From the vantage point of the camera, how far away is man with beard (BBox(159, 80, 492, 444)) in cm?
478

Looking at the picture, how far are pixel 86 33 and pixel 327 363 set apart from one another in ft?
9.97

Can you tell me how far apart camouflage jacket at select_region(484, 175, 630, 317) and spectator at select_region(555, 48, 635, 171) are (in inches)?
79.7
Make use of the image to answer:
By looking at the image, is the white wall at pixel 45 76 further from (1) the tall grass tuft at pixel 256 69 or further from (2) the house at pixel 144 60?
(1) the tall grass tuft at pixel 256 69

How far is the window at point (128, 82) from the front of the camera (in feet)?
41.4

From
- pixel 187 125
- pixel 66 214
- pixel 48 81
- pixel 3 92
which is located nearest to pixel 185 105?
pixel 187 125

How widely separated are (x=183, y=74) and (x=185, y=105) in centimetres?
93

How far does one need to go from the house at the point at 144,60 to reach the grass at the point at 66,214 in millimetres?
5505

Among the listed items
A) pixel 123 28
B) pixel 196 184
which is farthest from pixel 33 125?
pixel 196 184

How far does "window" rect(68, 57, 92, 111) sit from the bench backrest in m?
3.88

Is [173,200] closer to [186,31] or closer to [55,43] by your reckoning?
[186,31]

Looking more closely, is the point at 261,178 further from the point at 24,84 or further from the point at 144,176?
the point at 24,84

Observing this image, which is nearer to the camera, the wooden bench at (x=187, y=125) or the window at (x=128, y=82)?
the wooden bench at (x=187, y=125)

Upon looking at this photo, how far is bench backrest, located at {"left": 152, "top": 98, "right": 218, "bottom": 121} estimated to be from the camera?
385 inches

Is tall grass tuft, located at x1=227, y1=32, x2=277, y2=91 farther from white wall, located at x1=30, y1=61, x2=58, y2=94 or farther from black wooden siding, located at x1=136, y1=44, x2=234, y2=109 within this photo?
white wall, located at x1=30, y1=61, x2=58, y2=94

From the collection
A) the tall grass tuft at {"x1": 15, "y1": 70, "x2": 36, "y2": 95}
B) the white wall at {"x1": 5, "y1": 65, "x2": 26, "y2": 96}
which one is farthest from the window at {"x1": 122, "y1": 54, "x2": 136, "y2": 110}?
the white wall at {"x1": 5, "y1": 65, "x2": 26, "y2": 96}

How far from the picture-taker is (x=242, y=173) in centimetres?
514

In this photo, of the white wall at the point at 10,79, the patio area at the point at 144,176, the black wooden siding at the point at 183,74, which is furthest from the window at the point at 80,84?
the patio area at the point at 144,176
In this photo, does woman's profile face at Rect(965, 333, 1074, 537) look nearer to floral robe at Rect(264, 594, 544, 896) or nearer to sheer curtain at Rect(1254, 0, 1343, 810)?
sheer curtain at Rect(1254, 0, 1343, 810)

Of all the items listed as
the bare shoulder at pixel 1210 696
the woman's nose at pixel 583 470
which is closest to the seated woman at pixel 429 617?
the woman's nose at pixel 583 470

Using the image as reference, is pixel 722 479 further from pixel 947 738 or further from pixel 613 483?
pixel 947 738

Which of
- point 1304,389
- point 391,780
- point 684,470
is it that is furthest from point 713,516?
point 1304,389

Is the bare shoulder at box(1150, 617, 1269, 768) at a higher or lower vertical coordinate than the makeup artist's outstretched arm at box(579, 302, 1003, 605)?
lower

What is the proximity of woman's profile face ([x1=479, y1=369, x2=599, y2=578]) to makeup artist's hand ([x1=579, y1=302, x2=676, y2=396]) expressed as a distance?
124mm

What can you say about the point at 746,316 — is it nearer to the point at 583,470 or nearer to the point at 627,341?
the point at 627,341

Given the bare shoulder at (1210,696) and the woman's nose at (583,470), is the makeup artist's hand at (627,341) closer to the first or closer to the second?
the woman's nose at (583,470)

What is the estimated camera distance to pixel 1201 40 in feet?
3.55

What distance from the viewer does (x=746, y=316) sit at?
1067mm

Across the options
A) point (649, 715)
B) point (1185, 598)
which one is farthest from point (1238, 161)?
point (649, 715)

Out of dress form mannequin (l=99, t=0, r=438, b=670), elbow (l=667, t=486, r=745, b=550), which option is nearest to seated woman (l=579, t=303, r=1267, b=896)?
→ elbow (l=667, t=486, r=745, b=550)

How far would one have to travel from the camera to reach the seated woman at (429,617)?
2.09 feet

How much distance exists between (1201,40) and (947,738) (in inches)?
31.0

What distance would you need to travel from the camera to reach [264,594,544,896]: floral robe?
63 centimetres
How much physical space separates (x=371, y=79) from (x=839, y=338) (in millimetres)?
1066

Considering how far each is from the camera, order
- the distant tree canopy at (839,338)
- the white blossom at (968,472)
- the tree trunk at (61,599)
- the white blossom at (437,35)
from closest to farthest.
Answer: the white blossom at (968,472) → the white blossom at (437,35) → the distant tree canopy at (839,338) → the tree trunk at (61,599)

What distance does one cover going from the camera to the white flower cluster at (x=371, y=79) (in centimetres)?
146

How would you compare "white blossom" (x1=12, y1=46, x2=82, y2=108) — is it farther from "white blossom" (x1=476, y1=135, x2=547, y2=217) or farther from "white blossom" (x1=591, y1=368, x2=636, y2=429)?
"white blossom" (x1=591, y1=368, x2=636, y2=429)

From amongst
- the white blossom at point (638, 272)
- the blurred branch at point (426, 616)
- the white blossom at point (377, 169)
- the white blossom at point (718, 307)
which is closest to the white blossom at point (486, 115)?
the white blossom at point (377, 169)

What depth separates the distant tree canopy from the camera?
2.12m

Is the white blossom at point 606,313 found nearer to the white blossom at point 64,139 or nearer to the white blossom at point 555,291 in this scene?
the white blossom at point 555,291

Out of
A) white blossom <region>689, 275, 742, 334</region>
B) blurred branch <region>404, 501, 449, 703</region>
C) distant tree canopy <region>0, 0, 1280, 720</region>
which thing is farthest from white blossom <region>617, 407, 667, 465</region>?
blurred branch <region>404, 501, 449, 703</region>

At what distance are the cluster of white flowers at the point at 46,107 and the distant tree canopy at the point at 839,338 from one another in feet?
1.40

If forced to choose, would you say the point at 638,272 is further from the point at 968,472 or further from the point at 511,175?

### INSTRUCTION
Print from the line containing "Is the white blossom" to the last line above, exactly as written.

### EXERCISE RESULT
Is the white blossom at point 606,313 found nearer to the white blossom at point 64,139 or nearer to the white blossom at point 555,291 in this scene?
the white blossom at point 555,291

Out of
A) white blossom <region>689, 275, 742, 334</region>
B) blurred branch <region>404, 501, 449, 703</region>
C) distant tree canopy <region>0, 0, 1280, 720</region>
which thing is farthest from white blossom <region>617, 407, 667, 465</region>?
blurred branch <region>404, 501, 449, 703</region>

At what distance are the cluster of white flowers at the point at 46,107 and the distant tree canopy at the point at 839,338 from one another in feet?
1.40

If forced to choose, would you say the point at 638,272 is further from the point at 968,472 or further from the point at 511,175?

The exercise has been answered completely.